Print, exactly as they stand, the lines below from the one that has "A teenager in" to the one that has "Vue de dessus", inclusive, leaving out the pictures.
——
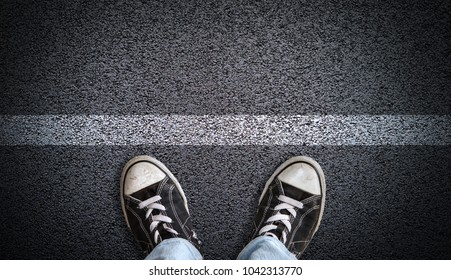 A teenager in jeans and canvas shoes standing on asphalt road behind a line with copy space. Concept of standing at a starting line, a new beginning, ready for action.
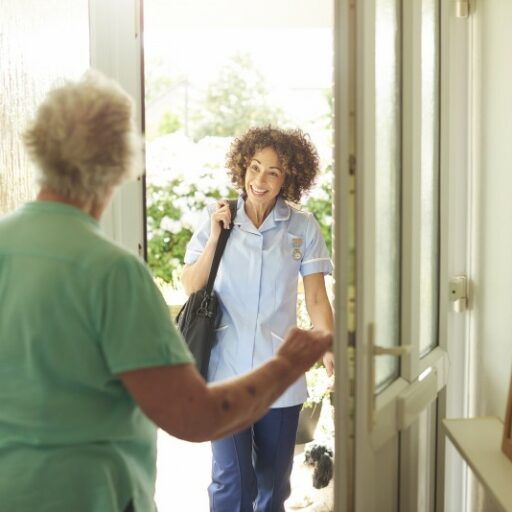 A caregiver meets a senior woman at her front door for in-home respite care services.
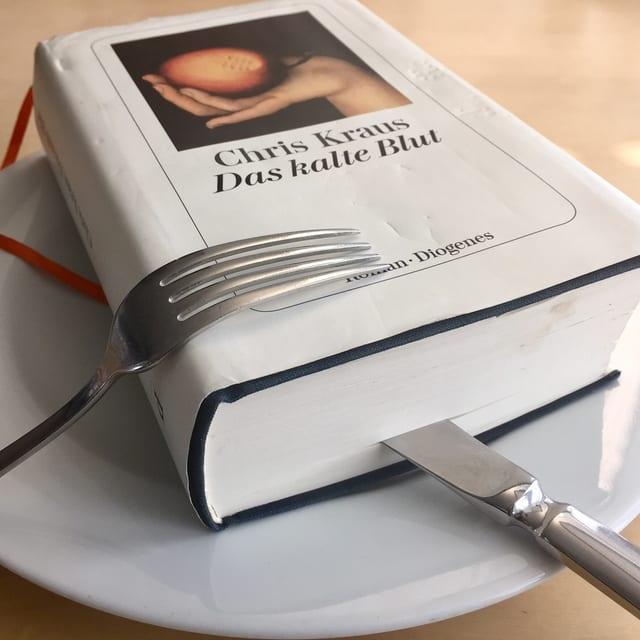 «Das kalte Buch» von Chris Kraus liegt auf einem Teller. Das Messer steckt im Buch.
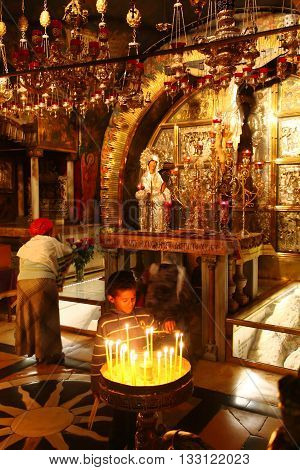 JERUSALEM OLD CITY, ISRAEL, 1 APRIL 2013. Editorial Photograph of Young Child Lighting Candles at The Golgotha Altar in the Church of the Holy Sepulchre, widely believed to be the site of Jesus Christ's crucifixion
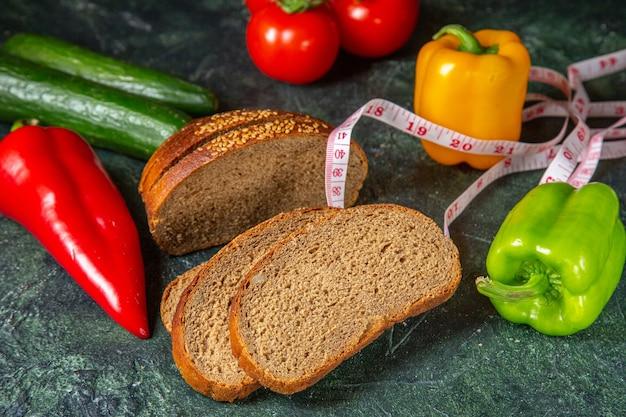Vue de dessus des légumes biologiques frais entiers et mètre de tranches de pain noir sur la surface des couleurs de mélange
——
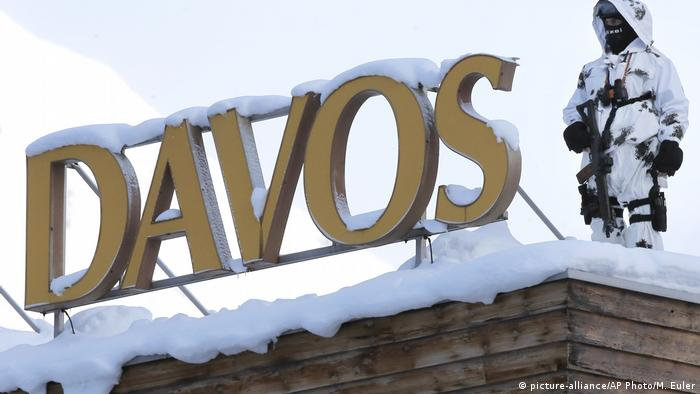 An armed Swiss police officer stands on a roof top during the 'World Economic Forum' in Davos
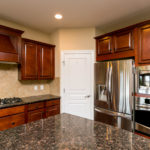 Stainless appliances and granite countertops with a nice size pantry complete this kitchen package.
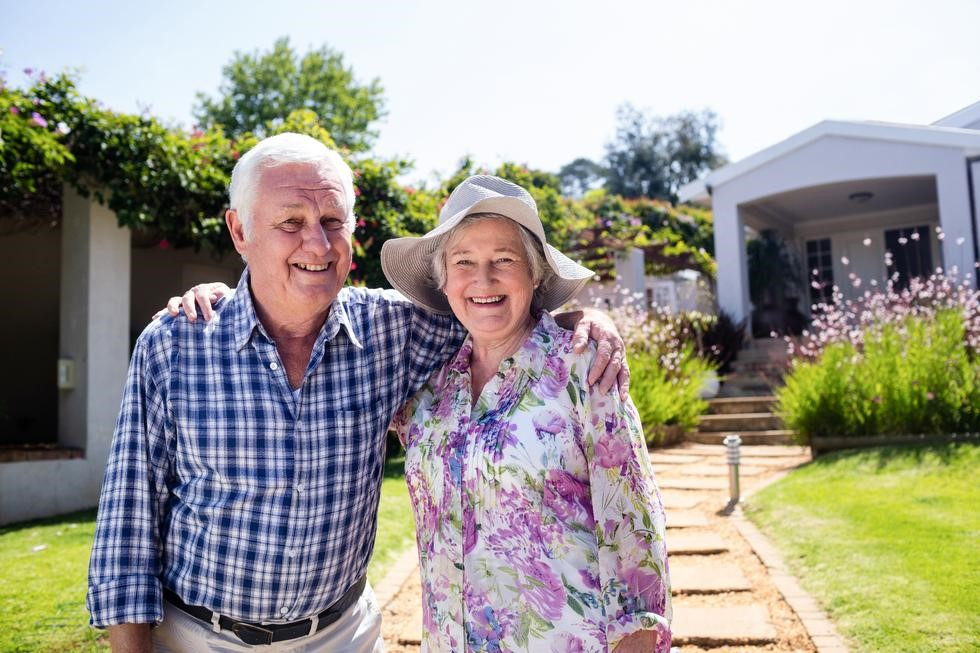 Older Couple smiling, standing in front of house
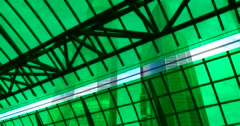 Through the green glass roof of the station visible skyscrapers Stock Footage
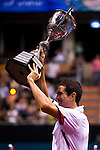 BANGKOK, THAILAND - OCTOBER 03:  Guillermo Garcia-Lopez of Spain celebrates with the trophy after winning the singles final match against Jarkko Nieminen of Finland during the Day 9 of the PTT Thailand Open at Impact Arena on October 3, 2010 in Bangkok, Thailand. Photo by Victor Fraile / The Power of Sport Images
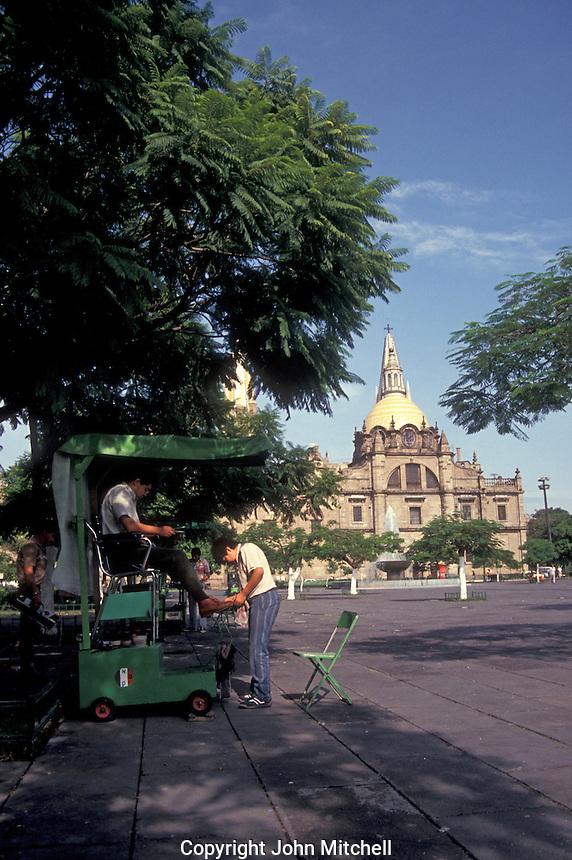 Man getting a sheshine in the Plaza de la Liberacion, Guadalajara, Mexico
——
#### ANSWER SECTION:
 A teenager in jeans and canvas shoes standing on asphalt road behind a line with copy space. Concept of standing at a starting line, a new beginning, ready for action.
 A caregiver meets a senior woman at her front door for in-home respite care services.
 «Das kalte Buch» von Chris Kraus liegt auf einem Teller. Das Messer steckt im Buch.
 JERUSALEM OLD CITY, ISRAEL, 1 APRIL 2013. Editorial Photograph of Young Child Lighting Candles at The Golgotha Altar in the Church of the Holy Sepulchre, widely believed to be the site of Jesus Christ's crucifixion
Vue de dessus des légumes biologiques frais entiers et mètre de tranches de pain noir sur la surface des couleurs de mélange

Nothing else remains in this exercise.